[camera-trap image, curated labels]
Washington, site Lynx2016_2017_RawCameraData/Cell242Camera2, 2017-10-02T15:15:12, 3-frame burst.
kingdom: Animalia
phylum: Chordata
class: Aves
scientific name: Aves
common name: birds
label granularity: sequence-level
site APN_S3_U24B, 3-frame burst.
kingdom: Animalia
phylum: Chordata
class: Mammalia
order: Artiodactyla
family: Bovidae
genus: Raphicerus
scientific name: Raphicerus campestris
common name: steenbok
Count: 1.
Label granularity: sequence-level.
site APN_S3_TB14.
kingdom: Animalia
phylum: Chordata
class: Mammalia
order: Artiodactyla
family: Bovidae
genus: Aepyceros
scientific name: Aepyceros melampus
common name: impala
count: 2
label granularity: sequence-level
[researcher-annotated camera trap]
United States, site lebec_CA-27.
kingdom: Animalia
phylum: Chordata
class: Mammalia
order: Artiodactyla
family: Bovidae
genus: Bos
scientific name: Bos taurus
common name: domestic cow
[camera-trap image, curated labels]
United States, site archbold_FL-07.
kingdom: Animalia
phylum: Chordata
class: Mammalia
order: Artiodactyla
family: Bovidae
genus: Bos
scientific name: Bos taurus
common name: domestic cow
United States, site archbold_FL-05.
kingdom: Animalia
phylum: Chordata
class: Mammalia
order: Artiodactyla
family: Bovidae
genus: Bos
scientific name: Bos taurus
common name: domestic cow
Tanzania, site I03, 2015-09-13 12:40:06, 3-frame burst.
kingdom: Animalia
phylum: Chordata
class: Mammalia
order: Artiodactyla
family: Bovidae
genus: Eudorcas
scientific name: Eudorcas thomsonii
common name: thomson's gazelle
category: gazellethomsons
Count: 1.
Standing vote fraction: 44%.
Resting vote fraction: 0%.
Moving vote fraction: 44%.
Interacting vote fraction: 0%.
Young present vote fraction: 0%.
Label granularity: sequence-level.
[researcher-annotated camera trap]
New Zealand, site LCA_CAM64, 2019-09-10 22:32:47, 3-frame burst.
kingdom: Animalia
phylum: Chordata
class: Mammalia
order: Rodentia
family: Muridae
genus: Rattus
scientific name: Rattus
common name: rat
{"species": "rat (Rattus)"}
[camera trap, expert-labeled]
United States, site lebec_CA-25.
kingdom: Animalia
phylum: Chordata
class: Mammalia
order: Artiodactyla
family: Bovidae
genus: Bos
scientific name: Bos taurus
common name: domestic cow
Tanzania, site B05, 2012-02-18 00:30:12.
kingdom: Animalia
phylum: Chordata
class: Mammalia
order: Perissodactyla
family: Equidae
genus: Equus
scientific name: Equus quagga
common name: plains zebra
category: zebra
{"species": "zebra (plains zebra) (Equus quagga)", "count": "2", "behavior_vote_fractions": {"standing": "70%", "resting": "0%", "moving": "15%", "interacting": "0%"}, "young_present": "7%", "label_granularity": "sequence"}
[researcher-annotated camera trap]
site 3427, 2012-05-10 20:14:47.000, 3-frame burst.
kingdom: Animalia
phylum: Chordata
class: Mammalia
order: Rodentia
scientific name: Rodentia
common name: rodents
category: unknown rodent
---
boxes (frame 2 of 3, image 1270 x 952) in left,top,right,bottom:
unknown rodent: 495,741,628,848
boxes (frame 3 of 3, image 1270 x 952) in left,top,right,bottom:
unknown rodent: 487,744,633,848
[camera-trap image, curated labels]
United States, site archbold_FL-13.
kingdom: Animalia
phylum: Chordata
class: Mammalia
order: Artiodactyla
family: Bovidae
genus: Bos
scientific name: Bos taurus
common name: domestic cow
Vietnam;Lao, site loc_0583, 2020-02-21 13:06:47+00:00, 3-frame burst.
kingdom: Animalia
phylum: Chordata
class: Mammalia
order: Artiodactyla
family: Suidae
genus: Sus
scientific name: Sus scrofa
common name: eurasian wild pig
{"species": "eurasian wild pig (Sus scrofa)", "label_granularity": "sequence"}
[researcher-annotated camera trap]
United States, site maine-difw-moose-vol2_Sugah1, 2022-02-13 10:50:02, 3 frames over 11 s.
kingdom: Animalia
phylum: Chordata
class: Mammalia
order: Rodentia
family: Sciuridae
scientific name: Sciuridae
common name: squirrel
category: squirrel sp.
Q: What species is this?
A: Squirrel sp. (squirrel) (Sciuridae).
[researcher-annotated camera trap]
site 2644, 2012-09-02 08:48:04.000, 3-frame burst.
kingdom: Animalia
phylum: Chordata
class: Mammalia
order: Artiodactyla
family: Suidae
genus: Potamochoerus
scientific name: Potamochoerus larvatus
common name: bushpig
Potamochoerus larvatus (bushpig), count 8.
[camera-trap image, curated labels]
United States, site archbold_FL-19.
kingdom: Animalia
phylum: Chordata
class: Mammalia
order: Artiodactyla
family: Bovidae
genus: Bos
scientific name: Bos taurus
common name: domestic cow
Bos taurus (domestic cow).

◆ EXERCISE DIRECTIONS:
Copy out the whole listing above, leaving each line exactly as it stands.

◆ REPLY TO THE TASK:
[camera-trap image, curated labels]
Washington, site Lynx2016_2017_RawCameraData/Cell242Camera2, 2017-10-02T15:15:12, 3-frame burst.
kingdom: Animalia
phylum: Chordata
class: Aves
scientific name: Aves
common name: birds
label granularity: sequence-level
site APN_S3_U24B, 3-frame burst.
kingdom: Animalia
phylum: Chordata
class: Mammalia
order: Artiodactyla
family: Bovidae
genus: Raphicerus
scientific name: Raphicerus campestris
common name: steenbok
Count: 1.
Label granularity: sequence-level.
site APN_S3_TB14.
kingdom: Animalia
phylum: Chordata
class: Mammalia
order: Artiodactyla
family: Bovidae
genus: Aepyceros
scientific name: Aepyceros melampus
common name: impala
count: 2
label granularity: sequence-level
[researcher-annotated camera trap]
United States, site lebec_CA-27.
kingdom: Animalia
phylum: Chordata
class: Mammalia
order: Artiodactyla
family: Bovidae
genus: Bos
scientific name: Bos taurus
common name: domestic cow
[camera-trap image, curated labels]
United States, site archbold_FL-07.
kingdom: Animalia
phylum: Chordata
class: Mammalia
order: Artiodactyla
family: Bovidae
genus: Bos
scientific name: Bos taurus
common name: domestic cow
United States, site archbold_FL-05.
kingdom: Animalia
phylum: Chordata
class: Mammalia
order: Artiodactyla
family: Bovidae
genus: Bos
scientific name: Bos taurus
common name: domestic cow
Tanzania, site I03, 2015-09-13 12:40:06, 3-frame burst.
kingdom: Animalia
phylum: Chordata
class: Mammalia
order: Artiodactyla
family: Bovidae
genus: Eudorcas
scientific name: Eudorcas thomsonii
common name: thomson's gazelle
category: gazellethomsons
Count: 1.
Standing vote fraction: 44%.
Resting vote fraction: 0%.
Moving vote fraction: 44%.
Interacting vote fraction: 0%.
Young present vote fraction: 0%.
Label granularity: sequence-level.
[researcher-annotated camera trap]
New Zealand, site LCA_CAM64, 2019-09-10 22:32:47, 3-frame burst.
kingdom: Animalia
phylum: Chordata
class: Mammalia
order: Rodentia
family: Muridae
genus: Rattus
scientific name: Rattus
common name: rat
{"species": "rat (Rattus)"}
[camera trap, expert-labeled]
United States, site lebec_CA-25.
kingdom: Animalia
phylum: Chordata
class: Mammalia
order: Artiodactyla
family: Bovidae
genus: Bos
scientific name: Bos taurus
common name: domestic cow
Tanzania, site B05, 2012-02-18 00:30:12.
kingdom: Animalia
phylum: Chordata
class: Mammalia
order: Perissodactyla
family: Equidae
genus: Equus
scientific name: Equus quagga
common name: plains zebra
category: zebra
{"species": "zebra (plains zebra) (Equus quagga)", "count": "2", "behavior_vote_fractions": {"standing": "70%", "resting": "0%", "moving": "15%", "interacting": "0%"}, "young_present": "7%", "label_granularity": "sequence"}
[researcher-annotated camera trap]
site 3427, 2012-05-10 20:14:47.000, 3-frame burst.
kingdom: Animalia
phylum: Chordata
class: Mammalia
order: Rodentia
scientific name: Rodentia
common name: rodents
category: unknown rodent
---
boxes (frame 2 of 3, image 1270 x 952) in left,top,right,bottom:
unknown rodent: 495,741,628,848
boxes (frame 3 of 3, image 1270 x 952) in left,top,right,bottom:
unknown rodent: 487,744,633,848
[camera-trap image, curated labels]
United States, site archbold_FL-13.
kingdom: Animalia
phylum: Chordata
class: Mammalia
order: Artiodactyla
family: Bovidae
genus: Bos
scientific name: Bos taurus
common name: domestic cow
Vietnam;Lao, site loc_0583, 2020-02-21 13:06:47+00:00, 3-frame burst.
kingdom: Animalia
phylum: Chordata
class: Mammalia
order: Artiodactyla
family: Suidae
genus: Sus
scientific name: Sus scrofa
common name: eurasian wild pig
{"species": "eurasian wild pig (Sus scrofa)", "label_granularity": "sequence"}
[researcher-annotated camera trap]
United States, site maine-difw-moose-vol2_Sugah1, 2022-02-13 10:50:02, 3 frames over 11 s.
kingdom: Animalia
phylum: Chordata
class: Mammalia
order: Rodentia
family: Sciuridae
scientific name: Sciuridae
common name: squirrel
category: squirrel sp.
Q: What species is this?
A: Squirrel sp. (squirrel) (Sciuridae).
[researcher-annotated camera trap]
site 2644, 2012-09-02 08:48:04.000, 3-frame burst.
kingdom: Animalia
phylum: Chordata
class: Mammalia
order: Artiodactyla
family: Suidae
genus: Potamochoerus
scientific name: Potamochoerus larvatus
common name: bushpig
Potamochoerus larvatus (bushpig), count 8.
[camera-trap image, curated labels]
United States, site archbold_FL-19.
kingdom: Animalia
phylum: Chordata
class: Mammalia
order: Artiodactyla
family: Bovidae
genus: Bos
scientific name: Bos taurus
common name: domestic cow
Bos taurus (domestic cow).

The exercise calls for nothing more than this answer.